(Things to do):
a – Copy the Husky Stadium piece below starting at "There was one" and ending at "state for help.", and change "donors" to "boosters" in that stretch.
b – According to the Husky Stadium piece below, where would the team play during the 2009 season?

(Excerpted passage):
Yesterday I rebutted many of the concerns non Husky fans have about state funds being used to refurbish Husky Stadium. Today I am going to present my views on why it should be done, and what to look for in the future.
The original estimates for Husky Stadium came in at around $450 million dollars, and included just about every amenity that you would have in the most modern NFL stadium. Obviously Turner, and his committee took the pie in the sky approach which included moving sidewalks and escalators to move people up to their seats. I can imagine the plans included a plasma television over every urinal too. I guess if you are going to put together a plan it is better to aim high and start cutting, rather than aim low and start cutting.
In the final analysis the stadium committee felt that they could get everything that needed to be immediately done for around $300 million which would still give Washington one of the best college football stadiums in the nation when the job is completed.
There was one problem about the $300 million, UW figured that the most it could squeeze out of donors, and season ticket holders in the short term to finance the project was going to be around $150 million dollars. Since they want to get the job finished in the short term the only solution was to ask the state for help.
The UW would like to start the job after the 2008 football season concludes. In the interim they would move to Qwest for the 2009 season, and move back to a new Husky Stadium in time for the 2010 season. That is pretty damn aggressive, but it makes sense since the cost of construction continues to escalate dramatically each year.
I laugh at people who are critical about President Mark Emmert. He has had my total trust and confidence ever since he was hired. I trust the guy to make the right decisions for the future, and I know he wants to win as much as any Husky fan does. The single fact that he is pushing this thing through this year is proof enough to me about his positive vision for Husky football. Firing Turner, and putting Woodward in his place to get things moving in the right direction is a brilliant start. Don't worry about the coach, that will take care of itself one way or another on its own after next season.

Extracted page text data:
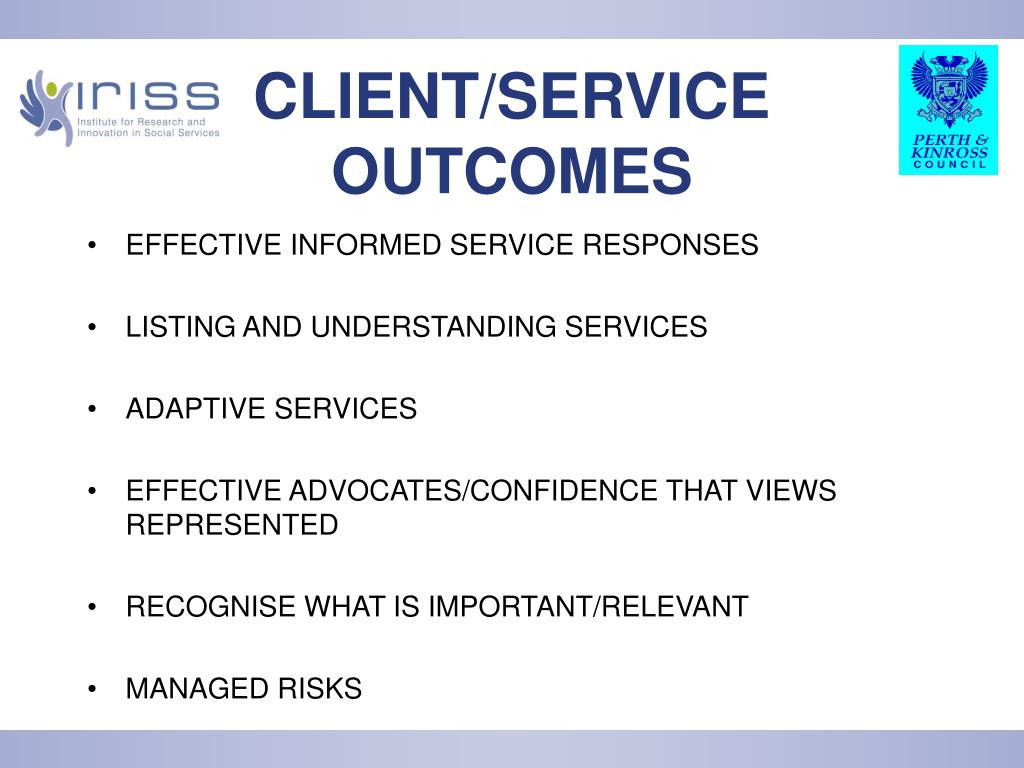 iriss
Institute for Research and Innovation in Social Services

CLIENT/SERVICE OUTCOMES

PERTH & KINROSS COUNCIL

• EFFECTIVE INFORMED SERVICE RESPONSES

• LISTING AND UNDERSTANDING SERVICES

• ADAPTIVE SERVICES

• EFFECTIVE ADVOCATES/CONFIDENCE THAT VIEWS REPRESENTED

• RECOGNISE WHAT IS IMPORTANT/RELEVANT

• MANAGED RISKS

(Responses to the tasks):
a –
There was one problem about the $300 million, UW figured that the most it could squeeze out of boosters, and season ticket holders in the short term to finance the project was going to be around $150 million dollars. Since they want to get the job finished in the short term the only solution was to ask the state for help.

b – At Qwest.